From 1933 to 1939, Károly Koffán, who lived in Paris, observed his talents and encouraged him to return to Budapest, to enroll in the College of Fine Arts. In 1940 István Szőnyi and Lajos Nándor Varga became his masters. In 1944 he worked with his fellow students, Judit Reigl, Simon Hantai, Zugor Sandor and Lipot Böhm “Poldi” at the artist colony. In addition to his many other works, the Hungarian National Gallery bought one of his paintings. In 1946, the New Moon magazine published his drawings.
With his fellow students he went to Rome with a scholarship in 1946, for two years with the invitation of Tibor Kardos, who was the director of the Hungarian Academy of Rome. In 1948 he traveled to Sweden where he got married. In 1949 he taught at a painting school in Kinna, a small Swedish town.
After he left Sweden and returned to the Montparnasse, where he had a studio in the famous “ La Ruche”, in 1950 he was reunited with her friend Judit Reigl, who just arrived in Paris with David Tissa. His classmates Francois Fiedler, Simon Hantai, Zsuzsa Bíró and Adam Sjöholm were already living in Paris.
He settled in Menton in 1964, from 1968 he appeared on the three subsequent Menton Biennials. In 1970, Fourmaintraux Delassus & C.E.C. of desquers of several centuries-old traditions made a ceramic tapestry, ceramic plant, and in 1971 a fresco in the Saint-Hyacinthe chapel in Sospel. In 1972, he presented the artist with the title "Formes et Prospective" at the Galerie Rencont. Between 1973-79 he was a member of the Lervik Artists' Colony, founded by his wife, and lived and exhibited in Strömstadt, in 1979 and 1988, it was a one man show exhibition at the Menton Palais Carnolês.

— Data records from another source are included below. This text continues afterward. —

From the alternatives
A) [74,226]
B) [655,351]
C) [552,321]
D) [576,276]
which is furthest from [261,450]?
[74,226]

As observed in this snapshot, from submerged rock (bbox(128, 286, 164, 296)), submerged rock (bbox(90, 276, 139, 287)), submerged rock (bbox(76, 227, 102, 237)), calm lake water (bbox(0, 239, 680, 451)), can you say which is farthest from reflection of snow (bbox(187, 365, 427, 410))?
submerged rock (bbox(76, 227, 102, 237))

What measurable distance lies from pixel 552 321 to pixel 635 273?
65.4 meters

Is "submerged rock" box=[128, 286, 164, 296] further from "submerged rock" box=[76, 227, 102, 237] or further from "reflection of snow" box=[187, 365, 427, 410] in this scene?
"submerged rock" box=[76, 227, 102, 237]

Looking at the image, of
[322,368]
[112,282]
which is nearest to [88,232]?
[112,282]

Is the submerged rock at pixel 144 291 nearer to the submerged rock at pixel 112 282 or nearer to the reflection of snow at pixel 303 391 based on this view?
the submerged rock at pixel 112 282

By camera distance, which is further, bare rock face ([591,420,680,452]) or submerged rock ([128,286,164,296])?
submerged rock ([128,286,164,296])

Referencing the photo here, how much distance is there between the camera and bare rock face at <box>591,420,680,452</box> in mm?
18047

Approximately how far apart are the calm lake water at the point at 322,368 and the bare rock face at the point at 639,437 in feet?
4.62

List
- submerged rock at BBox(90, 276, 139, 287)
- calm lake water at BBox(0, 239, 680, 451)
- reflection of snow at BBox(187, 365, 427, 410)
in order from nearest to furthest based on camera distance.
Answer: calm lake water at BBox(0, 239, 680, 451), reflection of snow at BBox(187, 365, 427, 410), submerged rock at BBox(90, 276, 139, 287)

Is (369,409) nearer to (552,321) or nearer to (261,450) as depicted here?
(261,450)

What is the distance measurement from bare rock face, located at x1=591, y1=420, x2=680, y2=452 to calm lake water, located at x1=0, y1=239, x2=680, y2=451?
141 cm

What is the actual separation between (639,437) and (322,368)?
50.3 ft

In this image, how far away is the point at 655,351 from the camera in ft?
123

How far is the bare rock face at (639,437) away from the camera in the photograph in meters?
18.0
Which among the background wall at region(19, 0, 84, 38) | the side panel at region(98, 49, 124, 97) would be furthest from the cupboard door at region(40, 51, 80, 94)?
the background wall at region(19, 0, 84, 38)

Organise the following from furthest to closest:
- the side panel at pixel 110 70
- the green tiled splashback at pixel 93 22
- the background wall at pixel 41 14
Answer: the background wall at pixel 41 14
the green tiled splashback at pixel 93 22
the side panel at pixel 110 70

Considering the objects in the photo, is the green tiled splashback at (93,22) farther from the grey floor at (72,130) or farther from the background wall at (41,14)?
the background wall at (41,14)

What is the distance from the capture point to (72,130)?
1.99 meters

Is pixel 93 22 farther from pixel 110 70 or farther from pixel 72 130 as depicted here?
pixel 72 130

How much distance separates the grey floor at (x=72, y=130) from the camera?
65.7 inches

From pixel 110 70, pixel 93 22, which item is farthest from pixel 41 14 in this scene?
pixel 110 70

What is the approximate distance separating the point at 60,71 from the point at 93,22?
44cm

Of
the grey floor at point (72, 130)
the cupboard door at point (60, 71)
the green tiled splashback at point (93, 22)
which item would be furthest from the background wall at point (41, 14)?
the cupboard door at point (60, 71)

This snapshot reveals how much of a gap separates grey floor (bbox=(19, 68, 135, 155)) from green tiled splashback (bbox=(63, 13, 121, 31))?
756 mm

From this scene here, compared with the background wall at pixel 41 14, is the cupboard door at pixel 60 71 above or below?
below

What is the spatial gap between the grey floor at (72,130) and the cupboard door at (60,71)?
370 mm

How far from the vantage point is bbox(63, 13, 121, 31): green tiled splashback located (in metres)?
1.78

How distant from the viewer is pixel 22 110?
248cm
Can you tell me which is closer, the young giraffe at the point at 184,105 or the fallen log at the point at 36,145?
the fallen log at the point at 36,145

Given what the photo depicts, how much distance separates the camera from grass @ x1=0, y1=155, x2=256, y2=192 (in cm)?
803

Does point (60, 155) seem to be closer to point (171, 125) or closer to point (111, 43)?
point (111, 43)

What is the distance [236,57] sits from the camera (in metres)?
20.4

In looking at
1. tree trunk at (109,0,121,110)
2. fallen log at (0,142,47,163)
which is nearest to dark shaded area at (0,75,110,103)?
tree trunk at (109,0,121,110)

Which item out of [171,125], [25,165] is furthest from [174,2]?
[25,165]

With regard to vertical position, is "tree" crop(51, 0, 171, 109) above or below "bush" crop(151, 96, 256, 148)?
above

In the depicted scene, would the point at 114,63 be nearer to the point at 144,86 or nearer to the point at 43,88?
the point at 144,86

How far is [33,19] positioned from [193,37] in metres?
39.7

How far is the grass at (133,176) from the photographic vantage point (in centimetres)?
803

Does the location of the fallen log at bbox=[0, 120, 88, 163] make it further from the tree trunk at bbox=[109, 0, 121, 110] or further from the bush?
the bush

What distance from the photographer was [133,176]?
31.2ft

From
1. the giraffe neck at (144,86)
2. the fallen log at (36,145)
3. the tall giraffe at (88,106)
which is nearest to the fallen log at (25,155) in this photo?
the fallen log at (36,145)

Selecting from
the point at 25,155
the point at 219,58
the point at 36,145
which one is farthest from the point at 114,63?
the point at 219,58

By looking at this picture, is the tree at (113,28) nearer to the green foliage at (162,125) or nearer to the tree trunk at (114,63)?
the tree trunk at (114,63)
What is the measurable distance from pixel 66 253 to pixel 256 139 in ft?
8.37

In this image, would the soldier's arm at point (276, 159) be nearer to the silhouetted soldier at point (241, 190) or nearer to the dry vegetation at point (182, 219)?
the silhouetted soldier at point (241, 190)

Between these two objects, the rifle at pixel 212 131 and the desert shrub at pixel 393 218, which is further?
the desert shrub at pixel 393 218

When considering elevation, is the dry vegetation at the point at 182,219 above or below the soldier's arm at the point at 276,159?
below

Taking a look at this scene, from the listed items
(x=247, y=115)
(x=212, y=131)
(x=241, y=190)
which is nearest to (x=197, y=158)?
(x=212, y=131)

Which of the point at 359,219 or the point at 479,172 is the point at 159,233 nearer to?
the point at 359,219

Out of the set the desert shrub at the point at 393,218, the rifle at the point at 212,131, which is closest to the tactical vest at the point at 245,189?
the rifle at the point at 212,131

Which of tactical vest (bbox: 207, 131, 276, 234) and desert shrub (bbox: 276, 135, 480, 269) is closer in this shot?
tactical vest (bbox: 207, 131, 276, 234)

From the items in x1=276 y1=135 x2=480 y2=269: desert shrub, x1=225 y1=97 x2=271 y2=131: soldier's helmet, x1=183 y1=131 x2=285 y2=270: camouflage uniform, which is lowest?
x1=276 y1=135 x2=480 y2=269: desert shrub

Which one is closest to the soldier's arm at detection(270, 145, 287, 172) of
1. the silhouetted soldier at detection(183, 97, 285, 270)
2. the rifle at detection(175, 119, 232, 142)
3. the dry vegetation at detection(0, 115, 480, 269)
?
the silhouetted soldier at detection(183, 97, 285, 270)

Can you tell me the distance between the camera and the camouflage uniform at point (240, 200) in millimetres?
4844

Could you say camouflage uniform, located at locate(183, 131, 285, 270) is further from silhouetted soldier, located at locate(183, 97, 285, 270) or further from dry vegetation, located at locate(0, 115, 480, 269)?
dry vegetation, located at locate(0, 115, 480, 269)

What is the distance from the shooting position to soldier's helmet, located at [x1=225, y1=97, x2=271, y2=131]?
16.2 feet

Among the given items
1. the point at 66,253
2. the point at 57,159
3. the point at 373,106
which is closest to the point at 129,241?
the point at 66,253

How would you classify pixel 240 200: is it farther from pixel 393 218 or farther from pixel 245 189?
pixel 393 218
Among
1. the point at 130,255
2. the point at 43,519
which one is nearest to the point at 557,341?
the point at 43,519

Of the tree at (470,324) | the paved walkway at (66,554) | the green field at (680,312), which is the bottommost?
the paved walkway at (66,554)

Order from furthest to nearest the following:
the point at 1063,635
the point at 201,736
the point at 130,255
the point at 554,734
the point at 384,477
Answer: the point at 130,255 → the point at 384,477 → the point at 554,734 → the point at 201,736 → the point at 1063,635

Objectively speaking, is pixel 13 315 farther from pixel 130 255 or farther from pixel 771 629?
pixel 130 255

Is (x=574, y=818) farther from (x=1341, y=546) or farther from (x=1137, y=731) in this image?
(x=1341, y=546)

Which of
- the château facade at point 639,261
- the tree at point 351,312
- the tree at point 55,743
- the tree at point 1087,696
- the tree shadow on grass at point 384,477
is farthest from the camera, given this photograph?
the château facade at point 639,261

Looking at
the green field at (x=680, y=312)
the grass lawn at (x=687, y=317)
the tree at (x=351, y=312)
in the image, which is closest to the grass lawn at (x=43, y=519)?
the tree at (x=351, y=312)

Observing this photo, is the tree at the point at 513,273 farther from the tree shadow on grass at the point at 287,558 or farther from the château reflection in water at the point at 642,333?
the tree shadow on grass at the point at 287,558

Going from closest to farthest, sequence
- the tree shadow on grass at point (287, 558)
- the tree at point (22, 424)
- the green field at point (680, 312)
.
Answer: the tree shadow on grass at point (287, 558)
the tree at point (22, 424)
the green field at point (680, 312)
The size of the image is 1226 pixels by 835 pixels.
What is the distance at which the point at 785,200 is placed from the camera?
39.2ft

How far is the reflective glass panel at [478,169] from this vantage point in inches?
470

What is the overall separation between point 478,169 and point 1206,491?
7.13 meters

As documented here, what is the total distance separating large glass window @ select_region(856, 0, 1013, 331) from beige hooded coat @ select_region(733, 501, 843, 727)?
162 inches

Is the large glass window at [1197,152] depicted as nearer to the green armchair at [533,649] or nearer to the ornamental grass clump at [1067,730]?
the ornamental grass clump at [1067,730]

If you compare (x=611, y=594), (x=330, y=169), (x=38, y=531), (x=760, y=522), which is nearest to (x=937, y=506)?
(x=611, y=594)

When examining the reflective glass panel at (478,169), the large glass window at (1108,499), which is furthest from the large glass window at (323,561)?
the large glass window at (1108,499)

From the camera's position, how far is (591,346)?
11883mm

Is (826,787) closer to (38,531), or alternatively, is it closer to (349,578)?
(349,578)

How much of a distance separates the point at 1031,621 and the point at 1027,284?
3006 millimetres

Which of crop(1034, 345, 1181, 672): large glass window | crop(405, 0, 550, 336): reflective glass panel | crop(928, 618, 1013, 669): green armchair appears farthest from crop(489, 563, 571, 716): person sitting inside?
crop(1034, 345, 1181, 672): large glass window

After learning about yoga and Indian philosophy in India, he opened a yoga school in Menton to ensure his livelihood and full freedom of his art. At the door of his house, this prescription received the "Freedom, Conscience, Responsibility, Light, Color”.
About his Art
Bíró was led by the symbolic meaning in applying the colors: red was standing for blood, the inner life. Yellow was the light, and the mauve was the genius. In the early sixties, a Menton journalist Jean Bomy asked why he became an abstract painter and replied, "Because I was tired of figurative images. During his search, the painter is liberated and purified. [...] The painter does not have to copy what he sees but must display what he feels. [...] Abstract and figurative paintings apply equally when it comes from within. " At the end of his life he returned home to Hungary. His lyrical and gestational abstract paintings are part of the post war School of Paris.
Artworks of Antal Bíró are available at the Kálmán Makláry Fine Arts.